Vapers were also twice as likely to suffer from depression, anxiety, and emotional problems.
“These data are a real wake-up call and should prompt more action and awareness about the dangers of e-cigarettes,” Vindhyal said.
He went on to say that his team’s research had its limitations.
“Our study cannot establish causation. Our study can only tell if it’s associated or not,” he said. “That is the drawback of a cross-sectional study.”
“The biggest limitation is we do not know if these patients were smokers before, and they have switched to e-cigarettes,” he added. “We also don’t know if they already had any of these outcomes before.”
Healthline reached out to several leading tobacco companies, asking them to respond to the study.
Philip Morris International was the only one to respond.
“This study cannot be used to lead to the conclusion that e-cigarettes cause heart attacks or stroke, something that the authors note in their abstract,” stated a company statement sent to Healthline. “Since the vast majority of e-cigarette users are current or ex-smokers, a more plausible explanation for their findings is that previous cigarette smoking increased the likelihood of these events occurring. Smokers are at higher risk of having cardiovascular problems and this risk does not disappear immediately upon switching to a smoke-free product.”
The statement goes on to say:
“Importantly, the authors also noted in their press release that ‘current cigarette smoking carries a much higher probability of heart attack and stroke than e-cigarettes.’”
“While e-cigarettes and other smoke-free products are not safe or risk-free, they are a better choice than continuing to smoke cigarettes.”
Philip Morris has submitted an application to the Food and Drug Administration to sell IQOS, the company’s electrically heated tobacco product, in the United States.
The University of Kansas study is said to be the largest of its kind, but other researchers have produced similar results.
Last year, in a study from the University of California San Francisco (UCSF), researchers found that daily e-cigarette users doubled their risk of having a heart attack.

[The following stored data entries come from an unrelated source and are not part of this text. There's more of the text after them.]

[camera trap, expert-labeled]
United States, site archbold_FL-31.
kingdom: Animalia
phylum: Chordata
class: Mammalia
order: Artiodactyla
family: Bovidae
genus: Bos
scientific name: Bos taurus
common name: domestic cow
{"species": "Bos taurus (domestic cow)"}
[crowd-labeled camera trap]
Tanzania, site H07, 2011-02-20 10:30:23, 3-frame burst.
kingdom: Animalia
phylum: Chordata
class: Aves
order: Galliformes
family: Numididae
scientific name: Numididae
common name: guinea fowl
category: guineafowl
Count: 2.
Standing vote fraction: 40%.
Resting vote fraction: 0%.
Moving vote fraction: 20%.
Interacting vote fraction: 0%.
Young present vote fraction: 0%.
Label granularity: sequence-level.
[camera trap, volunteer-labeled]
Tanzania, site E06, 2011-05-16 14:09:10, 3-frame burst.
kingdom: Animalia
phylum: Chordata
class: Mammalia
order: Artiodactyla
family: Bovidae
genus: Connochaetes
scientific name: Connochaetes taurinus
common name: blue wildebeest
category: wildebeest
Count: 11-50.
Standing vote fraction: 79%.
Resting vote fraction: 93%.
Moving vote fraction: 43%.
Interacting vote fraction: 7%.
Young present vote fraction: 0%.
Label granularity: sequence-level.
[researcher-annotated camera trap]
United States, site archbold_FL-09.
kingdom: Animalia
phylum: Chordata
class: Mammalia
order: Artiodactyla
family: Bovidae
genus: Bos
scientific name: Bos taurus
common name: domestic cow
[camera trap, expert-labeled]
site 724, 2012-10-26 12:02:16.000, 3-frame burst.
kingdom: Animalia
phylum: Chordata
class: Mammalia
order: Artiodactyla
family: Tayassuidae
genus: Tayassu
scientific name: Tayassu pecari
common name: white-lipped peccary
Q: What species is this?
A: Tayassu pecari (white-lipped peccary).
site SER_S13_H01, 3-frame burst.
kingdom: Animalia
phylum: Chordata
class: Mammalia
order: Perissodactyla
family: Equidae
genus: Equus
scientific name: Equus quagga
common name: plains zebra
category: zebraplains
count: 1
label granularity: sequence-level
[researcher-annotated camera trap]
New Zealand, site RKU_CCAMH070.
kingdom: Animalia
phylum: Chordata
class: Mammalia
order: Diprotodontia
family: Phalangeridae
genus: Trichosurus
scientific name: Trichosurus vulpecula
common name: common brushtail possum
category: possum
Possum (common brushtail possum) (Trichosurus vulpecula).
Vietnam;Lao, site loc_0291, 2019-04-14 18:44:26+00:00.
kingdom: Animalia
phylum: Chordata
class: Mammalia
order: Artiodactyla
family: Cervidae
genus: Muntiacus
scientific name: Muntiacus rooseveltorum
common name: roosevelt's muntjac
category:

It also found that people who both vape and smoke conventional cigarettes raise their heart attack risk five-fold.
Stanton Glantz, PhD, a UCSF professor of medicine, is the director of the Center for Tobacco Control Research & Education.
He wrote about the new University of Kansas research in a recent blog post.
“This study adds to the growing literature… that people who use e-cigarettes are at increased risk of cardiovascular disease, including heart attacks and strokes. They also, for the first time, found an association with circulatory problems,” Glantz wrote.
“Beyond showing that e-cigarettes are a lot more dangerous than people used to think (and Public Health England still maintains [their safety]), this growing literature raises serious issues about the claims that e-cigarettes are a good ‘alternative’ to cigarettes, i.e., useful devices for smoking cessation.”
Vindhyal said more longitudinal studies are needed.
But that will take time because e-cigarettes have only been around for slightly more than a decade, so no long-range studies have been able to be conducted.
Still, he said, the results of this study should sound the alarm that “safer may not mean safe.”